For data professionals interested in data modeling, artificial intelligence, and machine learning, Databricks offers a powerful cloud data platform. The Databricks Lakehouse combines data lake and data warehouse capabilities in one architecture.
This makes Databricks particularly suitable for building sophisticated data analytics, Artificial Intelligence (AI), and Machine Learning (ML) models.
Plus, Databricks claims its lakehouse is up to 12X cheaper than traditional alternatives. Databricks announced in April 2022 that it now delivers up to 4X better price-performance on AWS for data lakehouse operations using Graviton2 instances.
Does that hold true, and how does Databricks pricing actually work? Let’s take a closer look at that and more below.
Table Of Contents
Databricks Pricing Explained: How Does Databricks Charge?
Databricks charges you based on how much compute resources you consume. Databricks uses per-second billing for this pay-as-you-go model. Using Databricks doesn’t require upfront costs or recurring contracts. You just pay for what you need, when you need it (on-demand rate).
If you want to use Databricks for free, but with limited features, such as to train your data team, you can use the Databricks Community Edition (fully open-source). Databricks offers a free 14-day trial if you want to try it out fully.
Yet, you can earn discounts off the standard rate (on-demand pricing) in two ways:
Databricks bills per Databricks Unit (DBU).
What is a DBU in Databricks?
DBU units measure the amount of processing power you use on Databricks’ Lakehouse Data Platform per hour. Billing is based on per-second usage.
To figure out how much Databricks will cost you, multiply the number of DBUs you used by the dollar rate for each DBU.
Several factors determine how many DBUs a specific workload consumes, including:
- The amount of data it processes
- How much memory it uses
- The vCPU power it takes
- Your Region
- Pricing tier, and thus, the type of Databricks services you use.

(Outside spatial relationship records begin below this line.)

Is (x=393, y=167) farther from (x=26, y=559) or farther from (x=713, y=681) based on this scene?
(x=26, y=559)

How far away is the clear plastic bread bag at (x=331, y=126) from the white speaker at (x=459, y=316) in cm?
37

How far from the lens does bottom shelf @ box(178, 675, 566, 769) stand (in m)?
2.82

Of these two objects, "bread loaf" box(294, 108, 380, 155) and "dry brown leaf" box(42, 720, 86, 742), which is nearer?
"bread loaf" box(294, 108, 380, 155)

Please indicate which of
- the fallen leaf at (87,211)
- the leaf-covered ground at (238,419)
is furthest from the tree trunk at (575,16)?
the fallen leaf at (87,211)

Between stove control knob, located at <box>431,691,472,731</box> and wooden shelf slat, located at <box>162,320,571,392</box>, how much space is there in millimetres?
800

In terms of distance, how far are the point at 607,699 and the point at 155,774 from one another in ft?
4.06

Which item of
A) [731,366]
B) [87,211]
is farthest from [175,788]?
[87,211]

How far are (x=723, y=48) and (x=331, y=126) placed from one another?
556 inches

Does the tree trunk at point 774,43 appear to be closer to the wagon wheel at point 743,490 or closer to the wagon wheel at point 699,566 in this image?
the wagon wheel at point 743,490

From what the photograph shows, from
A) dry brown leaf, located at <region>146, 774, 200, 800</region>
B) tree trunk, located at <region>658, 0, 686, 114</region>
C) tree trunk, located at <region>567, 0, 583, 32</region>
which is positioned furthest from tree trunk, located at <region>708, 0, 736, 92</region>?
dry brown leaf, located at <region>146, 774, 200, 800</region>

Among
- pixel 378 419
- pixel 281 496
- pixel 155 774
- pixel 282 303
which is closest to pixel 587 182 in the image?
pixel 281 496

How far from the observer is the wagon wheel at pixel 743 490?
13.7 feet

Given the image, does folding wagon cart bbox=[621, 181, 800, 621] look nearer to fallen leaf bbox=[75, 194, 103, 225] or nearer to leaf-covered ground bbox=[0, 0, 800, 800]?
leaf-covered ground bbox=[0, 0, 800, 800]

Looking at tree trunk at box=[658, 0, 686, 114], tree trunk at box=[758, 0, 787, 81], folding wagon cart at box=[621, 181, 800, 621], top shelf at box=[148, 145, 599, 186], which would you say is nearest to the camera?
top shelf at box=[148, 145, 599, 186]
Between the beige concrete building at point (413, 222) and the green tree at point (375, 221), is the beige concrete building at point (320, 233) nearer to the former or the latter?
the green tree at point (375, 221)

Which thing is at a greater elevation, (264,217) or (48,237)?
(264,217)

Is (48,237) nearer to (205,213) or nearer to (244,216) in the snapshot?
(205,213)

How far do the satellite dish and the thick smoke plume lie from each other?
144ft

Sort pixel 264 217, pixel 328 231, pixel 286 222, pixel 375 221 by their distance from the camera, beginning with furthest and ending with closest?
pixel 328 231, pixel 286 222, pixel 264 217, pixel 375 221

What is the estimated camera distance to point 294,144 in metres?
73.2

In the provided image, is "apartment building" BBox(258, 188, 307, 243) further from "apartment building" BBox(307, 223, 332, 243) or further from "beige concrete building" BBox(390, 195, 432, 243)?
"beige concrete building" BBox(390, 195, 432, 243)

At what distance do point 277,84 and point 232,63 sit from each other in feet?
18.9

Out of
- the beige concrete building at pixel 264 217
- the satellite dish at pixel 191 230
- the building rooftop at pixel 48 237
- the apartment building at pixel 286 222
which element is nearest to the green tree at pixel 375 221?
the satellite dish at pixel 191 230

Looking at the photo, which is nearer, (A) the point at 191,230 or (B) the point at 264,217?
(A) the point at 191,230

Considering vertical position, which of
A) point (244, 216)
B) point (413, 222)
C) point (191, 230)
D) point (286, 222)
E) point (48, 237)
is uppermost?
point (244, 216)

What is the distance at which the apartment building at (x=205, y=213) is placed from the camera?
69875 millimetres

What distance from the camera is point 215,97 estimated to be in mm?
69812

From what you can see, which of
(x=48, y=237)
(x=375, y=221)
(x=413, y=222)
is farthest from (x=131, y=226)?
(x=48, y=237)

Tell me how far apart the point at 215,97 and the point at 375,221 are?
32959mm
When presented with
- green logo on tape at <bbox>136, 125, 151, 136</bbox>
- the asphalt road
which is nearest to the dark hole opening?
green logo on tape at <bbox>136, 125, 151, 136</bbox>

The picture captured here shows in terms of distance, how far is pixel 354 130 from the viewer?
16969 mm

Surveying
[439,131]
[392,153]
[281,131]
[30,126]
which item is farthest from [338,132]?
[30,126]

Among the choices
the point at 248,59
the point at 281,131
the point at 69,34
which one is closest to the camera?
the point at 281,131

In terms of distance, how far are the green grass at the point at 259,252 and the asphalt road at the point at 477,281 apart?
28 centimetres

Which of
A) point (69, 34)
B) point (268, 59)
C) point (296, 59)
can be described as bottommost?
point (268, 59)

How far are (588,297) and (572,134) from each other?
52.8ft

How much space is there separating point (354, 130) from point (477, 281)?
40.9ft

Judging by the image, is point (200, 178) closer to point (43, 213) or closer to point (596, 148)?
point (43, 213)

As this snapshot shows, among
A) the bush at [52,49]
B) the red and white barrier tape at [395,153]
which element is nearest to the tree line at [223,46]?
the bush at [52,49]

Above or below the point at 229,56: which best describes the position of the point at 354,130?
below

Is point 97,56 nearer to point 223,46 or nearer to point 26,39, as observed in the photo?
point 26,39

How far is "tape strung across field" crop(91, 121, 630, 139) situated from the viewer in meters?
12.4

Your Cloud Service Platform (CSP) plays a crucial role in how much you actually spend on Databricks (Total Cost of Ownership). Here’s why.
How Does Databricks Pricing Work?
Pricing for Databricks clusters depends on the following factors:
- Databricks pricing tier you select (Standard, Premium, or Enterprise)
- Databricks Compute type you choose (Jobs Compute for specific data engineering pipelines, SQL Compute for BI reporting and SQL queries, and All-Purpose Compute for general data science and ML workloads) as well as Serverless Compute.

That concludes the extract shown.